Kniga-Online.club
» » » » Бенедикт Сарнов - Пришествие капитана Лебядкина. Случай Зощенко.

Бенедикт Сарнов - Пришествие капитана Лебядкина. Случай Зощенко.

Читать бесплатно Бенедикт Сарнов - Пришествие капитана Лебядкина. Случай Зощенко.. Жанр: Культурология издательство -, год 2004. Так же читаем полные версии (весь текст) онлайн без регистрации и SMS на сайте kniga-online.club или прочесть краткое содержание, предисловие (аннотацию), описание и ознакомиться с отзывами (комментариями) о произведении.
Перейти на страницу:

Причастие — это, согласно канонам христианской церкви, не что иное, как Тело Христово. Следовательно, выстрелить из ружья герой этого повествования осмелился ни больше ни меньше как в самого Христа.

То, что случай этот глубоко задел Достоевского, — неудивительно. Удивительно другое.

Казалось бы, история эта, с точки зрения Достоевского, могла иметь лишь один положительный, обнадеживающий смысл: то, что святотатство не удалось, что в душе «злодея» оказался некий нравственный барьер, не позволивший ему преступить самую страшную черту. Но Достоевского как раз больше всего поразило и — что уж вовсе удивительно — обнадежило совсем другое. А именно — «самое начало дела, то есть возможность такого спора и состязания в русской деревне: „Кто дерзостнее сделает?"»

Именно в этой неслыханной дерзости, в самой чудовищности случившегося Достоевский пытается почерпнуть надежду на грядущую перемену к лучшему в русской судьбе:

Я все того мнения, что ведь последнее слово скажут они... Они скажут и укажут нам новую дорогу и новый исход из всех, казалось бы, безысходных затруднений наших. Не Петербург же разрешит окончательно судьбу русскую. А потому всякая, даже малейшая новая черта об этих, теперь уже «новых людях», может быть достойна внимания нашего.

Итак, слово было найдено уже тогда: «новые люди». Опять-таки нет ничего удивительного в том, что первым его произнес Достоевский. Удивительно, что эти так называемые «новые люди» не столько ужасают его, сколько изумляют и даже восхищают.

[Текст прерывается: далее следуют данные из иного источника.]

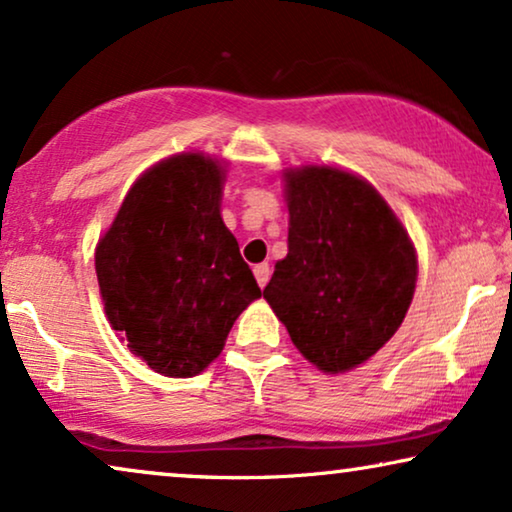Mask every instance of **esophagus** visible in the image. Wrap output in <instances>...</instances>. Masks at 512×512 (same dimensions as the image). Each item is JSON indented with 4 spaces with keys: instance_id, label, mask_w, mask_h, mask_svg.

Тут являются перед нами два народные типа — в высшей степени изображающие нам русский народ в целом. Это, прежде всего, забвение всякой мерки во всем (и, заметьте, почти всегда временное и преходящее, являющееся как бы каким-то наваждением). Это — потребность хватить через край, потребность в замирающем ощущении, дойдя до пропасти, свеситься в нее наполовину, заглянуть в самую бездну и — в частных случаях, но весьма нередких — броситься в нее, как ошалелому, вниз головой. Это — потребность отрицания в человеке, иногда самом неотрицающем и благоговеющем, отрицания всего, самой главной святыни сердца своего, самого полного идеала своего, всей народной святыни во всей ее полноте, перед которой сейчас лишь благоговел и которая вдруг как будто стала ему невыносимым каким-то бременем... Но зато с такою же силою, с такою же стремительностью, с такою же жаждою самосохранения и покаяния русский человек, равно как и весь народ, и спасает себя сам, и обыкновенно, когда дойдет до последней черты, т.е. когда уже идти больше некуда. Но особенно характерно то, что обратный толчок, толчок восстановления и самоспасения, всегда бывает серьезнее прежнего порыва, — порыва отрицания и саморазрушения.

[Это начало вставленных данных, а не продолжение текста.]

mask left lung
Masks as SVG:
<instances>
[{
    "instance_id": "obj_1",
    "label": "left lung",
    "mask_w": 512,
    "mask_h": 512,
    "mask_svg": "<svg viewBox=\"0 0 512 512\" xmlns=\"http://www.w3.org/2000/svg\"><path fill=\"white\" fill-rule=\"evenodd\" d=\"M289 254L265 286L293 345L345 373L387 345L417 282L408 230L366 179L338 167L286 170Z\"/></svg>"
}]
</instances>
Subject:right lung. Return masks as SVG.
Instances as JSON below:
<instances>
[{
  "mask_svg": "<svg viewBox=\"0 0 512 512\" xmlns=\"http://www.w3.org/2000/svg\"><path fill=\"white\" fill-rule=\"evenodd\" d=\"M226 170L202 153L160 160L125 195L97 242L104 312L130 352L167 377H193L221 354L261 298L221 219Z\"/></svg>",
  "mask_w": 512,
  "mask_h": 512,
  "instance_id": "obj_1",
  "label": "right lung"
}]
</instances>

Вот оно, оказывается, как. Чем глубже бездна, в которую стремится пасть русский человек, тем выше будет его последующий взлет, тем больше и уверенней должна быть надежда на спасение.

Сказанное в равной мере относится к обоим действующим лицам этой истории. И к исполнителю, и к искусителю, к Мефистофелю, внушившему своей жертве этот ужасный замысел.

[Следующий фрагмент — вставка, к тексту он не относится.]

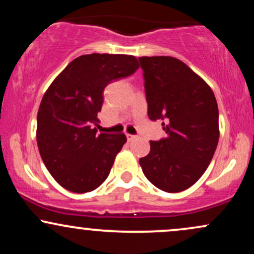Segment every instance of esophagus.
<instances>
[{
	"label": "esophagus",
	"mask_w": 254,
	"mask_h": 254,
	"mask_svg": "<svg viewBox=\"0 0 254 254\" xmlns=\"http://www.w3.org/2000/svg\"><path fill=\"white\" fill-rule=\"evenodd\" d=\"M125 136H127V141H132V139H135L136 138V136L135 135H131V133H125Z\"/></svg>",
	"instance_id": "34e87169"
}]
</instances>
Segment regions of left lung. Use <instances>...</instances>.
I'll use <instances>...</instances> for the list:
<instances>
[{
  "instance_id": "left-lung-1",
  "label": "left lung",
  "mask_w": 254,
  "mask_h": 254,
  "mask_svg": "<svg viewBox=\"0 0 254 254\" xmlns=\"http://www.w3.org/2000/svg\"><path fill=\"white\" fill-rule=\"evenodd\" d=\"M148 117L161 119L167 133L150 141L139 159L147 179L160 190L180 192L203 176L218 143V109L208 83L180 60L139 57Z\"/></svg>"
}]
</instances>
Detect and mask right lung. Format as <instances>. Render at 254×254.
Segmentation results:
<instances>
[{"label": "right lung", "instance_id": "add662e5", "mask_svg": "<svg viewBox=\"0 0 254 254\" xmlns=\"http://www.w3.org/2000/svg\"><path fill=\"white\" fill-rule=\"evenodd\" d=\"M138 66L137 58L129 55H83L71 61L44 94L37 116L38 149L48 171L65 190L90 192L109 177L127 137L97 133L103 92Z\"/></svg>", "mask_w": 254, "mask_h": 254}]
</instances>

Он придумывает неслыханную дерзость, небывалую и немыслимую, и в ее выборе выразилось целое мировоззрение народное.

Немыслимую? А между тем одно уже то, что он именно остановился на ней, показывает, что он уже, может быть, и мыслил о ней. Может быть, давно уже, с детства, эта мечта заползла в душу его, потрясла ее ужасом, а вместе с тем и мучительным наслаждением... Один момент такой неслыханной дерзости, а там хоть все пропадай! И уж, конечно, он веровал, что за это ему вечная гибель; но — «был же и я на таком верху!..».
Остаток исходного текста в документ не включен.